A meddler in the affairs of others is seldom moved by the spirit of charity. He is not curious to discover where he can lend a hand of assistance. If such were the case, it were a trait to be admired rather than despised; but, allied as it is to envy and slander, to idle curiosity and inquisitiveness, it can but be detested by all honest seekers for others' good, and shunned by the truly enlightened and refined. And if one would be honored and respected, he will strive to be as free from the spirit of meddling as possible. He will relegate that to the low and frivolous, and respect himself too highly to be classed among them.

Anger

Anger is the most impotent passion that accompanies the mind of man. It affects nothing it sets about, and hurts the man who is possessed by it more than the other against whom it is directed.

The disadvantages arising from anger, which are its unfailing concomicants under all circumstances, should prove a panacea for the complaint. In moments of cool reflection the man who indulges it views with a deep disgust the desolation wrought by passion. Friendship, domestic happiness, self-respect, the esteem of others, are swept away as by a whirlwind, and one brief fit of anger sometimes suffices to lay in wreck the home happiness which years have been cementing together. What crimes have not been committed in the paroxysms of anger! Has not the friend murdered his friend? the son massacred his parent? the creature blasphemed his Creator. When, indeed, the nature of this passion is considered what crimes may it not commit? Is it not the storm of the human mind which wrecks every better affection—wrecks reason and conscience, and, as a ship driven without helm or compass before the rushing gale, is not the mind borne away without guide or government by the tempest of unbounded rage?

To be angry about trifles is low and childish; to rage and be furious is brutish; and to maintain perpetual wrath is akin to the practice and temper of devils. The round of a passionate man's life is in contracting future debts in his passionate moments which he may have to pay in the future, and when it is most inconvenient to make payment. He spends his time in outrage and acknowledgment, in injury and reparation; for anger begins in folly, but ends in repentance. Anger may be looked for in the character of weak-minded people, children not yet learned to govern themselves, and those who, for any reason, are not expected to have full command over their faculties; but no sensible man or woman in the full possession of their powers will suffer the degradation of allowing themselves to be overcome by anger without afterwards experiencing the utmost mortification.

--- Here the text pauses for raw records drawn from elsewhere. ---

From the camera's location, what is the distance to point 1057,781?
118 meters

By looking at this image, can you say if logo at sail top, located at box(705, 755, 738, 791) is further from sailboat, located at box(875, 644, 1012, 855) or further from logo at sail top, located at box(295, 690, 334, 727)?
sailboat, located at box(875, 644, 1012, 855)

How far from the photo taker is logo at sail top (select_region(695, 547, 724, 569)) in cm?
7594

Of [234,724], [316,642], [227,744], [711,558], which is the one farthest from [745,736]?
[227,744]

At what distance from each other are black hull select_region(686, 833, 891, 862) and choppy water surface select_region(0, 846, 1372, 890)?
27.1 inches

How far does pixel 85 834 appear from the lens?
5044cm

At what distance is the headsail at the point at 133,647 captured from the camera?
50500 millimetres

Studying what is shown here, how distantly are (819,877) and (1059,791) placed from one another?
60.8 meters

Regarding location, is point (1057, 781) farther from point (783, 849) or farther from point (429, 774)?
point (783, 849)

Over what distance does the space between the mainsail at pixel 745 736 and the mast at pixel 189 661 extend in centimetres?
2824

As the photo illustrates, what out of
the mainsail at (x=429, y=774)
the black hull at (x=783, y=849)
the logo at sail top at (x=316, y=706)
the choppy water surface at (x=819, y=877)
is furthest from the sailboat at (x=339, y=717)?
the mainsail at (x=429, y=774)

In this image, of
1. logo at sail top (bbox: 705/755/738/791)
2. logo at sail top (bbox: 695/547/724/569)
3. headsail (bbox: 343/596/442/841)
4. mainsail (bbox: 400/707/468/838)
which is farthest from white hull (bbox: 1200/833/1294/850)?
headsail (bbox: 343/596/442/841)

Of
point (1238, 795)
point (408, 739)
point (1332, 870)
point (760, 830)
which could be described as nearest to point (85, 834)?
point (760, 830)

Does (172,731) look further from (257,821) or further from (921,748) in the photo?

A passionate temper renders a man unfit for advice, deprives him of his reason, robs him of all that is really great or noble in his nature; it makes him unfit for conversation, destroys friendship, changes justice into cruelty, and turns all order into confusion. Man was born to reason, to reflection, and to do all things quietly and in order. Anger takes from him this prerogative, transforms his manship into childish petulance, his reasoning powers into brute instinct. Consider, then, how much more you often suffer from your anger than from those things for which you are angry. Consider, further, whether that for which you give way to angry outbreaks is any fit compensation whatever for the degradation and loss you suffer by giving way to passion.